Pour Google, la situation est plus complexe, en raison de la multiplicité des services associés à un compte de l'entreprise.

Sur la page dédiée dans son Centre d'aide, la firme de Mountain View explique qu'il peut arriver que l'accès au compte Gmail d'un défunt soit donné à l'un de ses proches.
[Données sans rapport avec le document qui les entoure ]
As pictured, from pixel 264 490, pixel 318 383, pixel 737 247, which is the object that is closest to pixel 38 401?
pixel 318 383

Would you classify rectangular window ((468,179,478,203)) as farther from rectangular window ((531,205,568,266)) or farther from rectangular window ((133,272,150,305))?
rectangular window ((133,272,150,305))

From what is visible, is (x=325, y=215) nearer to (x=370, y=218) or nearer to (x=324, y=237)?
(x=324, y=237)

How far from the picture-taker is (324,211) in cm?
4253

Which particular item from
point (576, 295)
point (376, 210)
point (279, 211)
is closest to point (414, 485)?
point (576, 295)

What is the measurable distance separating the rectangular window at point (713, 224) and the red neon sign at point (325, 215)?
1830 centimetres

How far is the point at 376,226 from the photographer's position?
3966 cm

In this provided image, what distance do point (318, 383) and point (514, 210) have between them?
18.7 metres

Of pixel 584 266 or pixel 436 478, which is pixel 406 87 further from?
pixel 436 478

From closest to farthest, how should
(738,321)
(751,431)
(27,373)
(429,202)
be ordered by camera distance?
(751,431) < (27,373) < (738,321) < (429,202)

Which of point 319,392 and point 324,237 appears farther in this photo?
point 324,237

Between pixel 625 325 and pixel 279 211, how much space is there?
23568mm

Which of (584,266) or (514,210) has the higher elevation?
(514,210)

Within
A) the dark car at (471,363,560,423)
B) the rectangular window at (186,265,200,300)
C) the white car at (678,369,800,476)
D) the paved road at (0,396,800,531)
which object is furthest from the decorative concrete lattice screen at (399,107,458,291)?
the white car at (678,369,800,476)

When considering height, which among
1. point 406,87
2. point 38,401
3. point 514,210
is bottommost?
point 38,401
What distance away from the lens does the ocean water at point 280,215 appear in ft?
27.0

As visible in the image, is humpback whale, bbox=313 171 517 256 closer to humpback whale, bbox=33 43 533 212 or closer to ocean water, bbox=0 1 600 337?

Mais la démarche est, une fois encore, compliquée : il faut envoyer plusieurs documents - certificat de décès traduit en anglais et validé par un notaire, copie d'une pièce d'identité du demandeur, copie d'en-tête Gmail - par courrier postal ou par fax aux bureaux de Google basés à Mountain View. Et le chemin de croix ne s'arrête pas là : après avoir reçu les documents, l'entreprise recontacte ensuite la personne par mail pour la suite de la procédure. « Si notre examen préliminaire établit que nous pouvons poursuivre la procédure, nous vous enverrons les instructions relatives à l'étape 2. Celle-ci exige que vous nous fournissiez des documents légaux complémentaires, y compris une ordonnance d'un tribunal des États-Unis et/ou d'autres pièces justificatives » ajoute la page.

Un sacré micmac, compliqué et coûteux, qui n'assure même pas d'avoir accès au compte : « En raison de notre engagement à protéger la vie privée des utilisateurs, si nous déterminons être dans l'incapacité de fournir ledit contenu, nous ne pourrons vous communiquer aucune information supplémentaire à propos du compte ni justifier notre décision. » Contacté par nos soins, Google explique : « il ne s'agit pas de complexifier la procédure, mais de protéger les comptes des personnes vivantes. On doit s'assurer que personne n'utilise de faille pour nuire à d'autres utilisateurs. »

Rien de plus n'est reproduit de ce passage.